By Pam Martens and Russ Martens: August 26, 2020 ~
At his press conference on June 10 of this year, Fed Chairman Jerome Powell said this about the U.S. banking system, which includes a little more than 5,000 federally insured banks but is dangerously concentrated in the hands of just five mega banks on Wall Street.
“You have a banking system that is so much better capitalized, so much stronger, better aware of its risks, better at managing its risks, more highly liquid. You have all of those things and they’ve been lending, they’ve been taking in deposits, they’ve been a source of strength in this situation.”
Warren Buffett, Chairman and CEO of Berkshire Hathaway, is apparently not buying the story that Powell is attempting to sell to the public. According to Berkshire Hathaway’s 13F filing with the Securities and Exchange Commission for the quarter ending June 30, 2020, Buffett dumped 35.5 million shares of JPMorgan Chase or 61.5 percent of his 57.7 million share holding in the bank.
Buffett also dumped the remainder of his position in Goldman Sachs, which amounted to 1.9 million shares. Buffett had already exited 84 percent of his shares of Goldman Sachs in the first quarter of the year.
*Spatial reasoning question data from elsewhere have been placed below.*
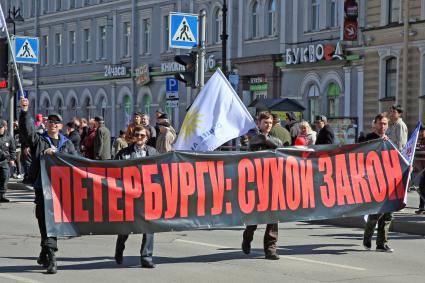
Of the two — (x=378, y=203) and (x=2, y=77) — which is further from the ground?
(x=2, y=77)

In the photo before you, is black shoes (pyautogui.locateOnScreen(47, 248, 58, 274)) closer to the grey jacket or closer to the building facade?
the grey jacket

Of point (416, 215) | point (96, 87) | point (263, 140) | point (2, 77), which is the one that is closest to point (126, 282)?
point (263, 140)

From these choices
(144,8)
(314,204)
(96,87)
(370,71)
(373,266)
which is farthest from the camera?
(96,87)

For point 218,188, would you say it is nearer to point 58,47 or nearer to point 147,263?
point 147,263

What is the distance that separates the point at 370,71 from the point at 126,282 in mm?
26024

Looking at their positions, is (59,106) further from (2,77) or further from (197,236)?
(197,236)

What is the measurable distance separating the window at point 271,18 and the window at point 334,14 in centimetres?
353

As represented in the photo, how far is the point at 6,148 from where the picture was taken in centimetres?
2091

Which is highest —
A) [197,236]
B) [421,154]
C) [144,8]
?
[144,8]

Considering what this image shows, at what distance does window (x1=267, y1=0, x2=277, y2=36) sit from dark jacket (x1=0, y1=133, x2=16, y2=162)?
67.5 ft

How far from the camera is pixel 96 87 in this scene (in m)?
53.9

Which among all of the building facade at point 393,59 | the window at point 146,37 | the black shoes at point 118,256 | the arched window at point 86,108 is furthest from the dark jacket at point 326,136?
the arched window at point 86,108

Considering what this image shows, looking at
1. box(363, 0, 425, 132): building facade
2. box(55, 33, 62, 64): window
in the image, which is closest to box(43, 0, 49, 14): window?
box(55, 33, 62, 64): window

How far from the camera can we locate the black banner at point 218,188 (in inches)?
432
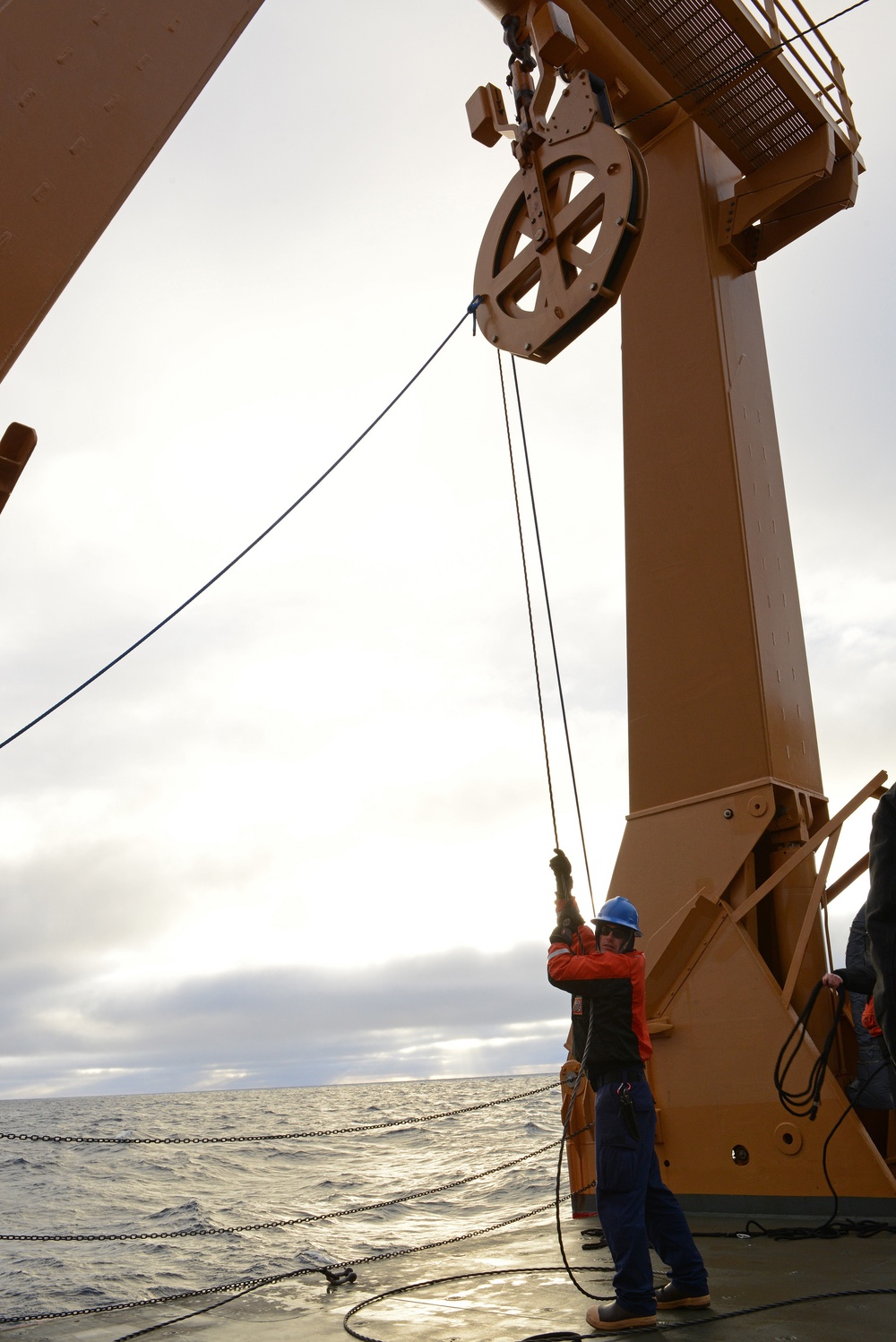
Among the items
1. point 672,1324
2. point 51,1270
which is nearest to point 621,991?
point 672,1324

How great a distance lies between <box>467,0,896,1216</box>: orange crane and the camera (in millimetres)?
5379

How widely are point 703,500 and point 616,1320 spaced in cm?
539

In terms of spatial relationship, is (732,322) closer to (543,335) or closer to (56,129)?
(543,335)

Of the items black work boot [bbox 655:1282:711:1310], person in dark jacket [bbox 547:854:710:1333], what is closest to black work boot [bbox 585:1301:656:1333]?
person in dark jacket [bbox 547:854:710:1333]

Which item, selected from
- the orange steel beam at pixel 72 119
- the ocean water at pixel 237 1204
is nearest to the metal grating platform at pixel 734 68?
the orange steel beam at pixel 72 119

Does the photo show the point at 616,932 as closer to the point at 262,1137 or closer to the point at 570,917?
the point at 570,917

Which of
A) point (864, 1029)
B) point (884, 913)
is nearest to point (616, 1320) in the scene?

Making Buffett’s massive dump of JPMorgan Chase even more embarrassing was the headline in Barron’s on January 3 of this year which blared: Why Warren Buffett Loves JPMorgan Chase Stock. Equally untimely, a well-known Wall Street bank analyst, Mike Mayo of Wells Fargo, reiterated his buy rating on JPMorgan Chase on March 31.
According to MarketBeat, 15 Wall Street analysts have buy ratings on the stock of JPMorgan Chase. Goldman Sachs issued a buy rating on JPMorgan Chase on July 24.
When a storied investor like Warren Buffett is dumping what the Street is pumping, it’s never a good sign.
According to earlier 13F filings, Buffett acquired 35.66 million shares of JPMorgan Chase in the third quarter of 2018. He then took that position to a total of 50 million shares in the fourth quarter of 2018 and added the balance of his position in the first quarter of 2019. As the chart above indicates, Buffett likely paid more for his shares than he realized from his sale proceeds in JPMorgan Chase in the second quarter.
One of the things that could be spooking Buffett when it comes to JPMorgan Chase is the unquantifiable risk in its derivatives book. This is, after all, the bank that famously lost $6.2 billion of its bank depositors’ money in its London Whale derivatives scandal of 2012. Buffett has previously dubbed derivatives “financial weapons of mass destruction.”
According to the regulator of national banks, the Office of the Comptroller of the Currency, as of March 31, 2020, JPMorgan Chase had the largest exposure of any U.S. bank to derivatives. Its notional exposure (face amount) was $59 trillion. The bank with the second largest exposure was the Goldman Sachs bank holding company, at $47.7 trillion.